Tal vez convenga aclarar, para el lector no iniciado (y nunca mejor dicho lo de
«iniciado», tratándose de la escuela de Lovecraft), que los Mitos de Cthulhu no
sólo no constituyen el desarrollo sistemático de una mitología perfectamente
configurada (como nos advierte el propio Derleth en su introducción), sino que
ni siquiera forman un ciclo delimitado y elencable. Prácticamente toda la obra
de Lovecraft está relacionada directa o indirectamente con los Mitos, y efectuar
la lista completa de los relatos de otros autores que han continuado la
tradición sería casi tan difícil como llevar a cabo la bibliografía exhaustiva
de una determinada temática fantástica. Aun hoy día se escriben y publican
relatos incluibles en los Mitos. Incluso en España hay aficionados que
ocasionalmente publican en fanzines y revistas especializadas como Nueva
Dimensión pequeñas aportaciones a la mitología lovecraftiana.
Y es que, de hecho, los Mitos constituyen una temática (o subtemática, si se
prefiere) más de la narrativa fantástica. Una temática abierta y susceptible de
evolución, con sus «precursores» (equívoca palabra que sólo me atrevo a usar
entre comillas), sus clásicos, sus subproductos y sus innovadores. De ahí que
bajo el título Mitos de Cthulhu puedan publicarse, y de hecho se publiquen,
antologías diferentes.

========================================================================

**TAREAS PENDIENTES**
1: Reescribe el fragmento sobre los Mitos de Cthulhu sustituyendo "antologías" por "colecciones". Empieza en las palabras "Y es que, de" y detente después de "antologías diferentes.".
2: Prolonga el fragmento sobre los Mitos de Cthulhu a partir de su última oración.

**MATERIAL PROPORCIONADO**
========================================================================

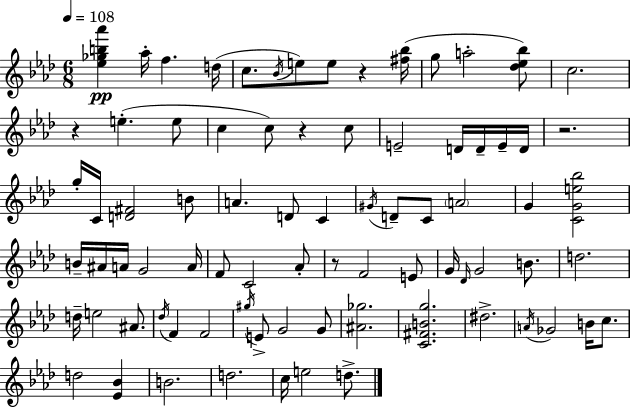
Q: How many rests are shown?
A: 5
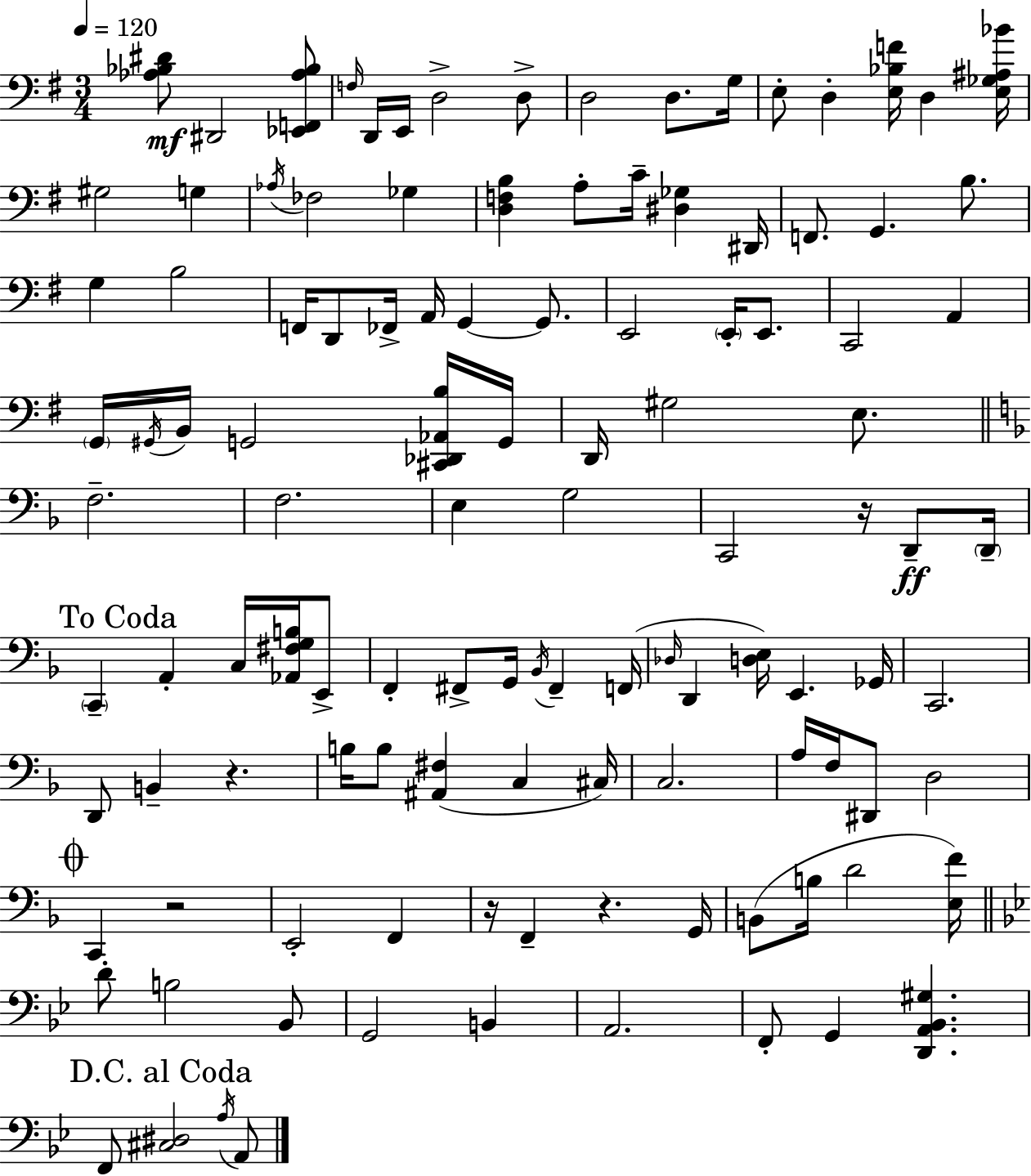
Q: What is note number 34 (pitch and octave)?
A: E2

========================================================================

**RESPUESTAS POR TAREA**
1:
Y es que, de hecho, los Mitos constituyen una temática (o subtemática, si se
prefiere) más de la narrativa fantástica. Una temática abierta y susceptible de
evolución, con sus «precursores» (equívoca palabra que sólo me atrevo a usar
entre comillas), sus clásicos, sus subproductos y sus innovadores. De ahí que
bajo el título Mitos de Cthulhu puedan publicarse, y de hecho se publiquen,
colecciones diferentes.

2:
La recopilación llevada a cabo por August Derleth (que presentamos en tres tomos
independientes de los que éste es el primero) no tiene, por tanto, la menor
pretensión totalizadora, ni siquiera paradigmática. Pero se trata, eso sí, de
una exposición amplia y representativa de los Mitos, a cargo de la persona más
indicada para esta tarea: el más directo colaborador de Lovecraft tanto en vida
de éste como postumamente, y el hombre que más ha contribuido a la difusión de
su obra y la de sus seguidores.
La excelente versión de Francisco Torres Oliver, auténtico especialista en la
materia, contribuye de forma inestimable a transmitir al lector hispanoparlante
la peculiar fascinación del lenguaje lovecraftiano, y la introducción del propio
Derleth sitúa de manera escueta pero precisa el fenómeno literario de los Mitos.
Sólo queda pedir disculpas a los completistas por la inevitable publicación de
algunos relatos de los que ya existían versiones en castellano. Era la única
forma de ofrecer íntegra a nuestros lectores la antología más autorizada y
representativa sobre uno de los fenómenos culturales más sugestivos e
inquietantes de nuestro tiempo.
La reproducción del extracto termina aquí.